Beto Caju, de Carmópolis: “Se depender da minha vontade, não vou à reeleição”

No momento em que muitos sergipanos fora do poder municipal começam a construir meios e modos de tentar chegar nele, via eleição do ano que vem, Alberto Narcizo da Cruz Neto, o Beto Caju, SD, prefeito de Carmópolis, faz um caminho inverso: está no poder e desconstrói modos e meios de permanecer, apesar de estar bem avaliado como gestor.

“Se depender hoje da minha vontade, não vou à reeleição. A minha vontade é a de encerrar aqui e não ir para uma reeleição - mesmo que minha situação hoje esteja muito boa dentro do município, no contexto da maioria das pessoas e das lideranças políticas. Todos me querem, e me estimulam a ir para a disputa. Mas pelo meu coração, não quero. De jeito nenhum”, diz Beto Caju, com exclusividade à Coluna Aparte.


“Se tiver uma saída, um buraquinho, por menor que seja, pelo qual possa passar por essa brecha, eu fico de fora. E estarei voltando para a música, que é o que eu gosto mais de fazer e do que entendo”, sustenta Beto Caju, 40 anos, compositor, filho do ex-prefeito Theotônio Neto, e prefeito efetivo de Carmópolis desde o dia 2 de agosto do ano passado, quando Volney Leite Alves, 76 anos, de quem era vice, morreu. Volney fora um recordista a quem nenhum outro sergipano se encostou: estava no sexto mandato de prefeito.


Mas não busque defeito de fabricação e nem quaisquer frustrações em Beto Caju para justificar essa recusa dele em ir em frente. “Eu tenho a política como missão. Eu nunca quis ser político. Entrei nessa por um acaso. Estou apenas tentando cumprir a minha missão.
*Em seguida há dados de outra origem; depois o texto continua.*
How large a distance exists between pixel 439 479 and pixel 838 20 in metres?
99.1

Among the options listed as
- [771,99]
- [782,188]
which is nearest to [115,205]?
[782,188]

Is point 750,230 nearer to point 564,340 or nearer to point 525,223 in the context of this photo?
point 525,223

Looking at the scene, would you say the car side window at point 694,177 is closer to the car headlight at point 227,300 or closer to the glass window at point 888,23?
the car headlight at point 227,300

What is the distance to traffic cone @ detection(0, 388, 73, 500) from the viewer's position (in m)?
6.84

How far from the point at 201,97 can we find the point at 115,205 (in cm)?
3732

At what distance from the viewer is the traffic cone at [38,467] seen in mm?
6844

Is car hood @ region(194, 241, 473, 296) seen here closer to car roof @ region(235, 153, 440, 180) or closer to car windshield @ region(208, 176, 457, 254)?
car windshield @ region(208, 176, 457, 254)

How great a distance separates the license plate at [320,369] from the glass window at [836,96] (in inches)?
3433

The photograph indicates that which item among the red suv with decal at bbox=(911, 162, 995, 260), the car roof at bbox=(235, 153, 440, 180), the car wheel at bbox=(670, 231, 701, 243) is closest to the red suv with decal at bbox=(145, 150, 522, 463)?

Um dos fatos que têm me levado a evitar a mídia é exatamente essa minha disposição de não ir à reeleição”, diz ele.


E a decisão tem ar de séria, calcificada. Não parece uma bravata rasa. “Eu só mudo se for por uma coisa divina. Se for Deus que venha a planejar tudo e me deixar sem saída - como foi quase o que aconteceu na eleição para vice-prefeito em 2016: “chega, que seu pai não pode ir”, e aí tiveram que fazer uma pesquisa e ela deu que 80% queriam que eu fosse o candidato a vice. Então Volney disse: “eu só vou sair da minha casa para a eleição se for com Beto candidato a vice”. Então, ele me botou na parede. Num beco sem saída”, garante Beto.


“Isso é uma coisa que não escondo de ninguém. Não tem subterfúgio comigo: não estou dizendo uma coisa para fazer outra. É como eu disse: só se eu não tiver outra alternativa. Eu vou procurar meios para que a gente possa encontrar uma nova liderança, uma pessoa que possa representar bem o município para que eu possa indicar como candidato a prefeito”, afirma Beto Caju.


Essa disposição de Beto Caju está tão solidificada que ele já admite ter “vários jovens em Carmópolis que se destacam pela capacidade, e que são filhos do município, carmopolitanos”, sobre os quais ele vê chances de candidatura. “Aliás, se eu for apoiar uma pessoa, vai ter que ser natural de Carmópolis, e que viva aqui”, reforça.

Beto até já nomina gente nessa seara. “Aqui tem o Gladson Garcia, que é ex-vereador e meu secretário de Obras. Tem Décio Neto, que também já foi vereador, e tem o vereador Cristiano Mendonça. São três nomes que estão muito bem cotados. São três jovens, todos três com careira política, que foram vereadores, e pessoas a quem penso apoiar lá na frente”, revela ele. 


Como Beto é prefeito vindo da vice de um titular que faleceu, o presidente da Câmara de Vereadores, José Augusto dos Santos, PSD, vereador de quarto mandatos é, praticamente, o vice-prefeito da cidade. Mas é um opositor dele. “Só que a gente se dá razoavelmente bem, porque Zé Augusto chegou a Carmópolis através do meu pai, o ex-prefeito Theotônio Neto, de quem ele era o motorista”, diz Beto, de olho mesmo no “buraquinho, por menor que seja”, para “passar por essa brecha” e “ficar de fora” da competição. Será que?